I believe only option B or C are desirable
since we do want to have cryptographic
traceability of the signing infrastructure

also I agree B is the best option.

ciao

On 11 August 2017 14:08:39 CEST, "Ivan J." <parazyd@???> wrote:
>On Thu, 10 Aug 2017, KatolaZ wrote:
>
>> Hi,
>>
>> as you know, parazyd has setup the new amprolla instance which will
>> provide merged repos for the mirrors. The problem is that the
>instance
>> would need a signing key. Now there are at least a couple of
>> possibilities:
>>
>> a) using the same signing key used by the current amprolla
>> b) using a signing subkey of the current signing key used by amprolla
>> c) having a brand new signing key
>>
>> Option c) is not ideal, since it would require updating
>> devuan-keyring.

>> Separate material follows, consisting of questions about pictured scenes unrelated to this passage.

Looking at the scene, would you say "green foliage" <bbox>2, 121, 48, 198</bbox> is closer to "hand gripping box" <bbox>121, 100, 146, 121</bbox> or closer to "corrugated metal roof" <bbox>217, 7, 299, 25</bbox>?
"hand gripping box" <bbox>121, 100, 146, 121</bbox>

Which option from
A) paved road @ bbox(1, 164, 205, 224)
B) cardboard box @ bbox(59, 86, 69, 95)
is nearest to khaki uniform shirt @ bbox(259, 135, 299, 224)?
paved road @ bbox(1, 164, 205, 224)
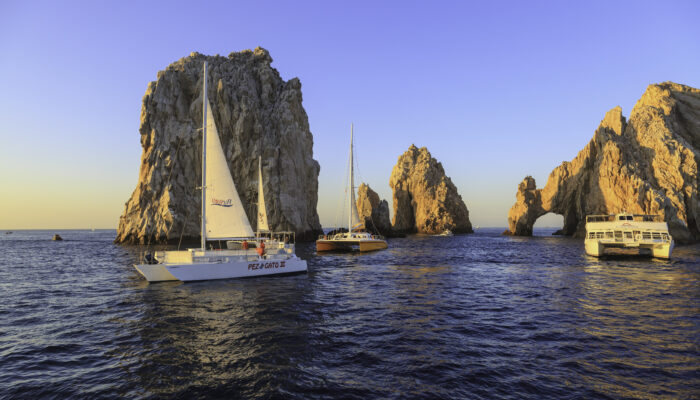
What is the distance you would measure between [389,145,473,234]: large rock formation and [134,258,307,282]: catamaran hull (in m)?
95.7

Please consider that the new amprolla instance is
>> *not* reachable from outside (it will rsync-push the merged repos to
>> pkgmaster.devuan.org, from which the mirrors will pull them down), so
>> it should be a relatively risk-free environment.
>>
>> Once we solve this last issue, we will be ready to test mirrors.
>>
>> How shall we proceed?
>
>Any thoughts on this? I believe any option that is not option a)
>requires an update to devuan-keyring. It's not a bad thing though. For
>manageability, I'd vote for option b) that KatolaZ has listed.